5K views 30 replies 14 participants last post by  37523 
> Last I heard, Maine is #1 for homes heated by oil.

Oil is big business here. Or rather a LOT of small businesses. I get mine at No Frills, but there's a half-dozen other trucks I see on my street every week.

My oil burner is tired and one thing and another, I thought to go to propane next spring. Last fall propane in my tank was $2.10 (but $3.30 in the supplier's tank for small quantity). I'm astounded that you are seeing $6. That really means I need to up my tankage and buy while warm.

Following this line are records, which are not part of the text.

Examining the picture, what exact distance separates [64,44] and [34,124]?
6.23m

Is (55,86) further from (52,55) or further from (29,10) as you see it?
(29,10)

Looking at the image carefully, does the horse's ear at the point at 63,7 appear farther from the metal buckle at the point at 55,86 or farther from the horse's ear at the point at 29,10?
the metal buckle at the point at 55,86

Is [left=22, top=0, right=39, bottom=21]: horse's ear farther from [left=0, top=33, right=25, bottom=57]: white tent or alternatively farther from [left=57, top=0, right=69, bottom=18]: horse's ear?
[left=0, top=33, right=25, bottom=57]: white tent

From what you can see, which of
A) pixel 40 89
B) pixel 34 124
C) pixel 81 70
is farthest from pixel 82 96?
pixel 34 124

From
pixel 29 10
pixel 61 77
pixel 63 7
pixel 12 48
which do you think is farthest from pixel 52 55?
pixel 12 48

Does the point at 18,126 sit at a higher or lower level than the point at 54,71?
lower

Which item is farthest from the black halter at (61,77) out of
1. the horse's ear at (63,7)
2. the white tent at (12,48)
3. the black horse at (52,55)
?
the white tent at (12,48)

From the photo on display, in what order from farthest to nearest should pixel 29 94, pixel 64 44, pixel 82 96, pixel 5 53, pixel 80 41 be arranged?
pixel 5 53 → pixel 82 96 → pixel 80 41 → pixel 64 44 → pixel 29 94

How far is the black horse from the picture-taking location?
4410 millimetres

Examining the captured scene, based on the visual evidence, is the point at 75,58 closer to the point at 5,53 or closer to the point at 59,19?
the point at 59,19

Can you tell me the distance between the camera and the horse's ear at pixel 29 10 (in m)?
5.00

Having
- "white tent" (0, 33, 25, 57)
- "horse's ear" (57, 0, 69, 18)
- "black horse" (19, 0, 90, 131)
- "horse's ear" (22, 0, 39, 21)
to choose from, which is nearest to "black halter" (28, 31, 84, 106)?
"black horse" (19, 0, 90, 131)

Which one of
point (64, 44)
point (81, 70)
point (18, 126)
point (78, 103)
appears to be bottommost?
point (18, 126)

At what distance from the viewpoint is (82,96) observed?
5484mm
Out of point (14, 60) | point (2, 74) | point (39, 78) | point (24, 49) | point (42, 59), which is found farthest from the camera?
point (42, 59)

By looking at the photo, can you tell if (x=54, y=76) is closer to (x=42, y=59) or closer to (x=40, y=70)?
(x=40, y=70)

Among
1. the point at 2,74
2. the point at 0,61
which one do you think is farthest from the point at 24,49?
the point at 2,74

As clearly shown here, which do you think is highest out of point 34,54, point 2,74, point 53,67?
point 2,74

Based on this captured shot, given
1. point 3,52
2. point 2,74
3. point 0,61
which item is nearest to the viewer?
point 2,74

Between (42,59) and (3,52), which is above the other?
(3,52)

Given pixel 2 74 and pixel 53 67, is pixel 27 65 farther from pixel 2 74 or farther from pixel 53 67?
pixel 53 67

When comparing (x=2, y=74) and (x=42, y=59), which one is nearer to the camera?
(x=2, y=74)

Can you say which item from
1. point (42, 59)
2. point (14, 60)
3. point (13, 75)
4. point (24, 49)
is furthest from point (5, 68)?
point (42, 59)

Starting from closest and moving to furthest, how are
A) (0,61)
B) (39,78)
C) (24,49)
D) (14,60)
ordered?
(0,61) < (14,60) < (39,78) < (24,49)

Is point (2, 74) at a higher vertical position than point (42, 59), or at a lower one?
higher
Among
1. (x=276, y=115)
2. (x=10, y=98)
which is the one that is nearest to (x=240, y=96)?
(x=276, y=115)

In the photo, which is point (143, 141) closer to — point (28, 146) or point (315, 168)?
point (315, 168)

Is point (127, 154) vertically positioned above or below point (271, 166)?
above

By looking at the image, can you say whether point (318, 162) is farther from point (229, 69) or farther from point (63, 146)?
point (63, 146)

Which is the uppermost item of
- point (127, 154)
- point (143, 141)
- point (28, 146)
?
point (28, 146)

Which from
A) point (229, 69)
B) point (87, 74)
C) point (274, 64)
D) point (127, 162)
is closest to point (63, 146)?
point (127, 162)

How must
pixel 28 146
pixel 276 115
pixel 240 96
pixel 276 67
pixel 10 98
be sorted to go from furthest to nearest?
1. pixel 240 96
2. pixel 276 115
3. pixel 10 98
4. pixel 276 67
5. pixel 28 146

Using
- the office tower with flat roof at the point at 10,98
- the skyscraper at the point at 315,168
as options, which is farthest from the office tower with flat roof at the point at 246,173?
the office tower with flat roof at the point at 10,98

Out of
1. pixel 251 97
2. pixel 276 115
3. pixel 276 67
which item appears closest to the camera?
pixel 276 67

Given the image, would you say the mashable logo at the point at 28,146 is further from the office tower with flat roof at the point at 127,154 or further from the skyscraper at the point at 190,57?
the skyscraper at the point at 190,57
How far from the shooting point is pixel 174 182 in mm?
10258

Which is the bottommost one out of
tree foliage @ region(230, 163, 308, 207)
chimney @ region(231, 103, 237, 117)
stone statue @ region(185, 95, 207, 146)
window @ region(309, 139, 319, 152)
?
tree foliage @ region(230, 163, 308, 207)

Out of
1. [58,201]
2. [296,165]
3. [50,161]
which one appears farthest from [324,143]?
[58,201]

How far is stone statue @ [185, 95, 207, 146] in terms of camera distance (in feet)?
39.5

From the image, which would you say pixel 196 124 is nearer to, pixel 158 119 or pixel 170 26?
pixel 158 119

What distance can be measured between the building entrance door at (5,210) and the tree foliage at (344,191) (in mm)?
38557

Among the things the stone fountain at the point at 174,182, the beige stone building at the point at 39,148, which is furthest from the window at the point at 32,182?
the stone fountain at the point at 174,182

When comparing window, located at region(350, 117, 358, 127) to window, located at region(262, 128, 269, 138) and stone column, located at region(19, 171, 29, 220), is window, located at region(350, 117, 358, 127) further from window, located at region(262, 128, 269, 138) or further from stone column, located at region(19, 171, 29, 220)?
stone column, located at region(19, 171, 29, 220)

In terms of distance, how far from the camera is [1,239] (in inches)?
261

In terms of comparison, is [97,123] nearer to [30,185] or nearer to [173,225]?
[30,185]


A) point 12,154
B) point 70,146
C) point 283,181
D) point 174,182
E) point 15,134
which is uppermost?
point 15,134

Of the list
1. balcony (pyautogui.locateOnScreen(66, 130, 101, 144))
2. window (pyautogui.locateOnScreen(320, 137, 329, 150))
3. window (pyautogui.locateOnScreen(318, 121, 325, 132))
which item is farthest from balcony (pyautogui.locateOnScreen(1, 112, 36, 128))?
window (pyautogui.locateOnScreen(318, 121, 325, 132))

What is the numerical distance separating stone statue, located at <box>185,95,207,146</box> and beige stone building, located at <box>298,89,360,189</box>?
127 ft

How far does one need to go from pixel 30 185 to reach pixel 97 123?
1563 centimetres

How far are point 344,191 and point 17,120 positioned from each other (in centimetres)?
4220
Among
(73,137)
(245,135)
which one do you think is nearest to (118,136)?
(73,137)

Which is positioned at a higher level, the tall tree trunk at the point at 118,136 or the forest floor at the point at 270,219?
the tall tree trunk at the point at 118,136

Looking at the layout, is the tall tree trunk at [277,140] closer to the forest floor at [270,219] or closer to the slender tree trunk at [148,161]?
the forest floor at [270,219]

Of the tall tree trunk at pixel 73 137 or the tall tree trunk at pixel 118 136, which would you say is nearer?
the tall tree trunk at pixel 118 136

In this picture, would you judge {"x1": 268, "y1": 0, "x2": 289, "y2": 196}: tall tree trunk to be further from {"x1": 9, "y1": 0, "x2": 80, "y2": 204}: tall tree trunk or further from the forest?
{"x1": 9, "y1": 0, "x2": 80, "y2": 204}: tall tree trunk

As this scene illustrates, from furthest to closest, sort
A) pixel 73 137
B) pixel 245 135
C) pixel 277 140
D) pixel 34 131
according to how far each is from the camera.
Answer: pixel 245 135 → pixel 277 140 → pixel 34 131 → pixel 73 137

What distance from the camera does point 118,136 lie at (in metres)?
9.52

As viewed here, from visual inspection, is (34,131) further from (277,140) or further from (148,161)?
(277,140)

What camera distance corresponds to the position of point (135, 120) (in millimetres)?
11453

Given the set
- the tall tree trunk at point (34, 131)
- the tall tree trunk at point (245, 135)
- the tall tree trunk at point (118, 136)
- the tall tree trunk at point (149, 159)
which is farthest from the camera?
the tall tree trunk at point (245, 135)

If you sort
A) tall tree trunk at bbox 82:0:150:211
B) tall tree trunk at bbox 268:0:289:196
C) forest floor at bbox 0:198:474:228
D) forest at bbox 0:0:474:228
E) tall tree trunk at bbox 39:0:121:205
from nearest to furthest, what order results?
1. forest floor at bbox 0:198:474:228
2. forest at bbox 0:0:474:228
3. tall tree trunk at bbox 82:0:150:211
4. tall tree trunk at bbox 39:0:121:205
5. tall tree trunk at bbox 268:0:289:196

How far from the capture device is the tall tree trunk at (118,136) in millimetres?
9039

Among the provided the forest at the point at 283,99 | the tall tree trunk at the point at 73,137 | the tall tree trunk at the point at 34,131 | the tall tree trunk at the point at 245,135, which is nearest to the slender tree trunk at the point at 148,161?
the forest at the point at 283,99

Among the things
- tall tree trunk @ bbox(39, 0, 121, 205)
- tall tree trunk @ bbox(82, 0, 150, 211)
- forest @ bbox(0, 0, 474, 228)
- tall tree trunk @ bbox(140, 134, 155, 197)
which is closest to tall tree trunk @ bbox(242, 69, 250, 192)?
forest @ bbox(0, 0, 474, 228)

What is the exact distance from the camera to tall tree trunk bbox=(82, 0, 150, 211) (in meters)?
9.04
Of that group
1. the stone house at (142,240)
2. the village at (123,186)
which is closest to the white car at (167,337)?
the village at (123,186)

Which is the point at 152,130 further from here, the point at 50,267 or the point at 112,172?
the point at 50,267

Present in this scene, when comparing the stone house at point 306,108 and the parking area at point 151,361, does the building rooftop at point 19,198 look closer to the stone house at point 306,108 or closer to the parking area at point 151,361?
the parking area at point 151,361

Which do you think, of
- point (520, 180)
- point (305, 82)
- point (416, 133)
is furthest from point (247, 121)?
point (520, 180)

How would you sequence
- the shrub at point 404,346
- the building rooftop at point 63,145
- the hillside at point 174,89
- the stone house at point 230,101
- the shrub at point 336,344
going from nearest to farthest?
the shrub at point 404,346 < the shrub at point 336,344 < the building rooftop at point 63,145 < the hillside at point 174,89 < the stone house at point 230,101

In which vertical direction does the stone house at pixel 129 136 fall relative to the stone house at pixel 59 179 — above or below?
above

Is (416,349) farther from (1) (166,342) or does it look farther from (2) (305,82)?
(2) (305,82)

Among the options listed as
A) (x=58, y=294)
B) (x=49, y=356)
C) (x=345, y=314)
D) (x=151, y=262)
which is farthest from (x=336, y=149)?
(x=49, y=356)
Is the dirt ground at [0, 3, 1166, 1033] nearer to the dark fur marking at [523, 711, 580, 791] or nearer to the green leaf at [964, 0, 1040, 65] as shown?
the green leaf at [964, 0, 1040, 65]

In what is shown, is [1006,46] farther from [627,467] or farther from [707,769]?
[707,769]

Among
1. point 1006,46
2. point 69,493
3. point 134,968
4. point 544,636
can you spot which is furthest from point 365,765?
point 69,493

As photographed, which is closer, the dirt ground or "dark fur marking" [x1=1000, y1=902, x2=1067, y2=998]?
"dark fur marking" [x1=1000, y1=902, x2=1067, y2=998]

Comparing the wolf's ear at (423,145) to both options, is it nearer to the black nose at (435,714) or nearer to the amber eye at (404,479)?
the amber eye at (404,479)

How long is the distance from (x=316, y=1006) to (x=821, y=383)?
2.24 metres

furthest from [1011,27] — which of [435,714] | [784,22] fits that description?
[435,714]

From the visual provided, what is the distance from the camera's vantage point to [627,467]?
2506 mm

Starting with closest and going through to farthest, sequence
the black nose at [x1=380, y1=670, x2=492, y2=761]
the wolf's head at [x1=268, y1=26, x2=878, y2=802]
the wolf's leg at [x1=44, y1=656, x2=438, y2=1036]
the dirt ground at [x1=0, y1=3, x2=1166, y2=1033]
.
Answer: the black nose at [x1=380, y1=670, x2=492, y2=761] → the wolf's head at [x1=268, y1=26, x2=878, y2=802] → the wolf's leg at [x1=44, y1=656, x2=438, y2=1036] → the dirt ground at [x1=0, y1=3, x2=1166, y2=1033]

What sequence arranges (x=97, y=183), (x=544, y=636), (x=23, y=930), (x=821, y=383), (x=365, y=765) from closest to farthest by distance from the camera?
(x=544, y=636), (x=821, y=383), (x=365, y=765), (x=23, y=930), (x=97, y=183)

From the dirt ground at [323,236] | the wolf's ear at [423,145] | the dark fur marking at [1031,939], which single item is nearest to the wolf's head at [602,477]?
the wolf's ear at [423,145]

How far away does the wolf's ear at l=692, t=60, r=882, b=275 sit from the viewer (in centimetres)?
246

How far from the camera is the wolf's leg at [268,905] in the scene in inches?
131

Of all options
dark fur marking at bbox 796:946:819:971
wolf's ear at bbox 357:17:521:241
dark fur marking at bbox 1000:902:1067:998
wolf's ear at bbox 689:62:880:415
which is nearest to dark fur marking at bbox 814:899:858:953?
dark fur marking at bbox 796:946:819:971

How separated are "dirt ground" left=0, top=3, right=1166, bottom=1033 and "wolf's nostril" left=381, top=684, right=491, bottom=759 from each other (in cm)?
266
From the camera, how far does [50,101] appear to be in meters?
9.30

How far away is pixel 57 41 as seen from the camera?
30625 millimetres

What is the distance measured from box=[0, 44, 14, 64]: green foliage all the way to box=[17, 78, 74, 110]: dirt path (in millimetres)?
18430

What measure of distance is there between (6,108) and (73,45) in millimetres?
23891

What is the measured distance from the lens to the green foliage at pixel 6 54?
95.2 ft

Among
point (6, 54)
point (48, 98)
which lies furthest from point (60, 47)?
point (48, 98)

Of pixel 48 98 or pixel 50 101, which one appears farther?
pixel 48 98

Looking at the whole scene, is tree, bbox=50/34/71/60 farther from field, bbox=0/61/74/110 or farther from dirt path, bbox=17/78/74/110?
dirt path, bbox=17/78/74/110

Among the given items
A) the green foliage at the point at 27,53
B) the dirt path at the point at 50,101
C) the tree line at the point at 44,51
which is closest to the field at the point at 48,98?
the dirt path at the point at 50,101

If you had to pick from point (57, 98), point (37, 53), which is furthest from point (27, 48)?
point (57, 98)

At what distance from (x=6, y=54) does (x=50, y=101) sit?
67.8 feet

Residential electricity here is going to 16 cents KWH (was 14c in NJ). Maybe more. (Bizarrely, commercial customers pay more than residential rates on the default plan.) The nukes are shut-down, coal is out of style, folks won't let a wire be run to Quebec hydro, Maine hydro was fully exploited almost a century ago. The power plants in Bangor burn mostly Natural Gas (some oil). And it is a very long thin pipeline from mid-continent where the gas starts.

A plan for mega-tankage at Searsport got shot-down. Blocks the view, might explode (a nearby pipeline blew-off full pressure for most of an hour one night).

I don't see "your own wood" as free. I got 4 acres of trees. But I can't swing an axe that well. Chain-saws (most) are troublesome money-pits. My trees are unmanaged so dropping one without snag or kick-back is a major project. Then dragging the wet wood to the shed. Splitting. Re-stacking. Either way you have chimney cleaning costs you don't get much with oil and nearly none with gas. 20 years ago I burned wood half of every weekend, and it seemed I was spending all my spare time splitting. Yes, it warms you twice. But even "free" I'd rather pay for a cord.

Where I'm at, geothermal is absurd. It's all rock 2 feet down. Pump-to-air is very challenged in this climate, lots of failures.